New PAC study examines environmental impact of single-serve versus traditional brewed coffee


Although single-serve coffee has soared in popularity in recent years, the brewing method has also earned a bad rep for the amount of packaging waste it generates. New research from PAC, Packaging Consortium, however, reveals single-serve might be the greener choice.

The new study, Life Cycle Assessment of Coffee Consumption: Comparison of Single-Serve Coffee and Bulk Coffee Brewing, examined the "full-range" of environmental impacts of growing coffee, transporting it, processing it as well as its use and disposal by consumers.
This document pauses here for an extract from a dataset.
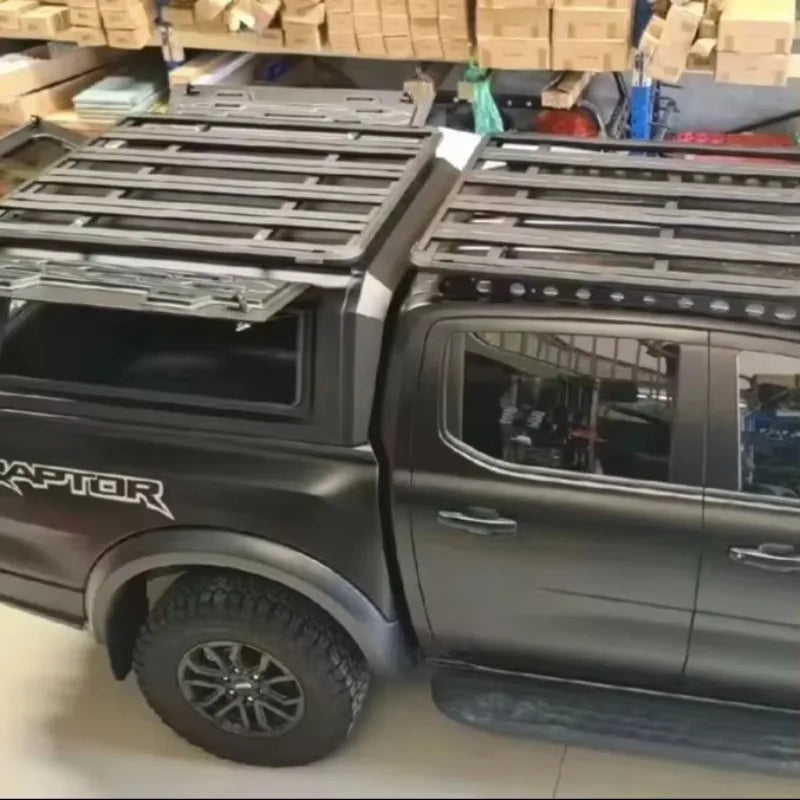 Truck Bed Canopy Box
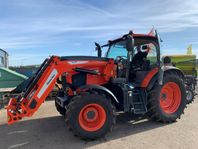 Demotraktor Kubota M6-142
Surprisingly, the study, conducted by Quantis Canada, revealed that wasted coffee and electricity consumption during brewing and heating, rather than packaging, are the key parameters in the comparison between single-serve coffee and brewed bulk coffee.

The research found three benefits of single-serve coffee over traditional brewed coffee:

  • · Single-serve coffee uses an exact serving of fresh coffee in a controlled process-leading to minimal coffee waste;

  • · Drip-brewed coffee is consumer controlled and consumers are more likely to prepare more coffee than they need with leftovers going down the sink; and

  • · Bulk brewing systems typically use a hot plate to keep coffee warm and can use more energy than single-serve systems.

"We understand that people are concerned about the environmental impacts of single-serve packaging," said PAC CEO James D. Downham, in a release. "So, we wanted to support a transparent, credible study that would assess the big picture environmentally, including the impacts on the staggering global issues of food loss and waste because every time someone empties a coffee pot down the drain, the water, energy and resources used from the farm all the way to that home are going down the drain too."